The film won the 'Best Experimental Music Short' aware at the 2022 Richmond International Film Festival and was selected as a January 2022 finalist in the Extra Long Short category of the New York Flash Film Festival.

=== The Recording Choir (CD) ===
In Autumn 2021, it was still not appropriate for choirs to rehearse in person. Instead, the choir continued to meet online, and a CD was created of some of the highlights of recent years.

=== Arc of the Sky (Live) ===
With the relaxation of Covid-19 restrictions in Spring 2022, it was possible to plan to perform Arc of the Sky, as per the original intent. It was performed on 11 June 2022 at St. Andrew's Church, Alfriston (Sussex) and 2 July 2022 at Holy Trinity Church, Blythburgh (Suffolk).
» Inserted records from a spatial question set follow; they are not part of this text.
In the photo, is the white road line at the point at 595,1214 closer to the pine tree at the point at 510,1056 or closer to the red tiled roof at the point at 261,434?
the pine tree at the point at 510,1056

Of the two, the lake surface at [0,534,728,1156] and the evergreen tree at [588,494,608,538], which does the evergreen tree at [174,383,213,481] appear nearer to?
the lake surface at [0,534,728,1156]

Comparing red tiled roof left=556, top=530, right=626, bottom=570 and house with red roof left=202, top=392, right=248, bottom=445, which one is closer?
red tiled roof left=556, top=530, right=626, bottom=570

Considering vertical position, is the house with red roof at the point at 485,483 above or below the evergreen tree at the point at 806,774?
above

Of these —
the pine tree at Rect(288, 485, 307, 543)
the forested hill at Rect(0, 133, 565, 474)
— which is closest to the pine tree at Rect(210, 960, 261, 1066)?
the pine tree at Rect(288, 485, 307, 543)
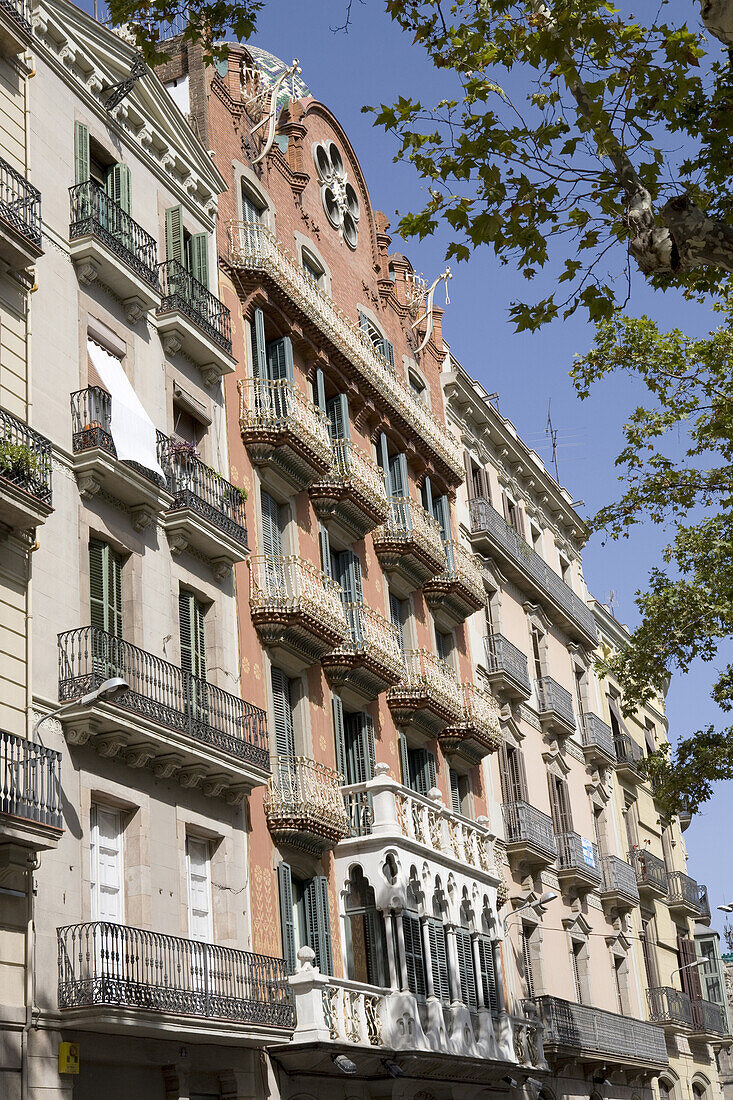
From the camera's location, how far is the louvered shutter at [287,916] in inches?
925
Music composed by Jonathan Baker, Orlando Gough and Sian Croose. Based on texts written by British and American poets including Esther Morgan, Emily Dickson, Steven Watts, Wendell Berry, Jane Draycott and George Szirtes. The Voice Project Quintet were Lisa Cassidy & Sharon Dunant (Soprano), Siân Croose (Alto), Jeremy Avis (Tenor) and Jonathan Baker (Bass). Music performed by Adrian Lever (Piano, Hammered Dulcimer) and Rowland Sutherland (Flute, Piccolo).
=== The Distance Between Us (Live) ===
Performed on 28 January 2023 at St. Andrew’s Hall, Norwich and 11 February 2023 at St. George’s Church, Kemptown (Brighton).

Music composed by Jonathan Baker, Orlando Gough and Sian Croose. The Voice Project quintet were Lisa Cassidy (Soprano), Sharon Dunant (Soprano), Siân Croose (Alto), Jeremy Avis (Tenor) and Jonathan Baker (Bass). Music performed by Adrian Lever (piano, hammered dulcimer), Rowland Sutherland (Flute, Piccolo) and Owen Gunnell (percussionist).
=== Arc of the Sun ===
Performed on 15 July 2023 at St. Peter and St. Paul church, Salle.
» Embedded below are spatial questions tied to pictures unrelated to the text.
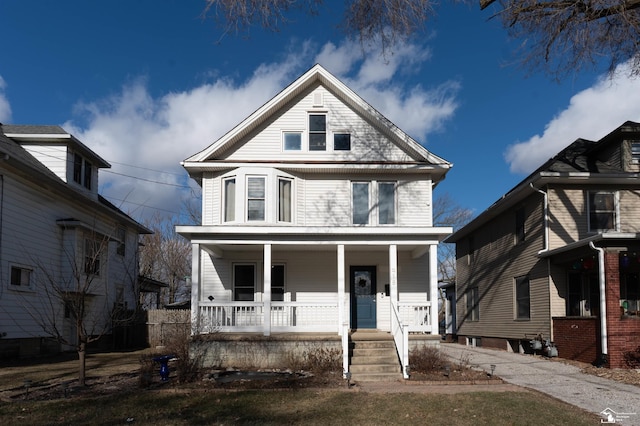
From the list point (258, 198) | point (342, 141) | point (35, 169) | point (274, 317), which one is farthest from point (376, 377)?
point (35, 169)

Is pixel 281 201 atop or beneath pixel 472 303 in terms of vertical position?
atop

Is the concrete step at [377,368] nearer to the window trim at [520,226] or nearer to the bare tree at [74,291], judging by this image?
the bare tree at [74,291]

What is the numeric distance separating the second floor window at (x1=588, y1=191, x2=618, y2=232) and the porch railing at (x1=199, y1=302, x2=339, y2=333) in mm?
8705

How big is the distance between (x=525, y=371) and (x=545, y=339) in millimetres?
3978

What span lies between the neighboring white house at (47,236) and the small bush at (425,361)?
7412 millimetres

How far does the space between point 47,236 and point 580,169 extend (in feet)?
58.2

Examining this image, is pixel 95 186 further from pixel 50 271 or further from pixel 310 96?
pixel 310 96

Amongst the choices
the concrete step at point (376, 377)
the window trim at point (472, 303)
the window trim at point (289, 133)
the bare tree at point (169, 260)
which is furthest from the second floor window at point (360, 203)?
the bare tree at point (169, 260)

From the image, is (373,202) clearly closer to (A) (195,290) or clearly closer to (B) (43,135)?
(A) (195,290)

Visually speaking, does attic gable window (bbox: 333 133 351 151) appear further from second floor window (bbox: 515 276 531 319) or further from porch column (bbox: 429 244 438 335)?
second floor window (bbox: 515 276 531 319)

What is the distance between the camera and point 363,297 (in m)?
17.7

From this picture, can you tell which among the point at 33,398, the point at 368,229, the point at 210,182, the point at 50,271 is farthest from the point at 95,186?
the point at 33,398

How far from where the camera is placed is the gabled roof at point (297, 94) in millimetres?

Music composed by Jonathan Baker, Sian Croose, Orlando Gough. The Voice Project quintet were Lisa Cassidy (Soprano), Sharon Dunant (Soprano), Siân Croose (Alto), Jeremy Avis (Tenor) and Jonathan Baker (Bass). Music performed by Adrian Lever (piano, hammered dulcimer) and Rowland Sutherland (Flute, Piccolo).
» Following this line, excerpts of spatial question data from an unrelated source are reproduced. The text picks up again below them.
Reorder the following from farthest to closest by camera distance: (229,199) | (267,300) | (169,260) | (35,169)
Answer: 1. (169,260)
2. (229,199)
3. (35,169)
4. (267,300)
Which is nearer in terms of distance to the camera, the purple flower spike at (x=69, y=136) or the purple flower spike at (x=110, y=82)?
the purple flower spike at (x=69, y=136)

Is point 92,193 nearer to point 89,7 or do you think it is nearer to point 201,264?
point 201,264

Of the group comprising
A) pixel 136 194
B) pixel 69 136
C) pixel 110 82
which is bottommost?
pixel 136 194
=== The Lie of the Land ===
Performed on 13 & 14 July 2024 at Houghton Hall. This was a promenade performance to complement Antony Gormley's Time Horizon installation.

Music composed by Jonathan Baker, Sian Croose, Orlando Gough. The Voice Project quintet were Lisa Cassidy (Soprano), Sharon Dunant (Soprano), Siân Croose (Alto), Jeremy Avis (Tenor) and Jonathan Baker (Bass). Music performed by Adrian Lever (piano, hammered dulcimer).
== Arts Council support==
The Voice Project received two grants from Arts Council England's Cultural Recovery Fund during the Covid-19 pandemic to enable it to carry on running projects and courses.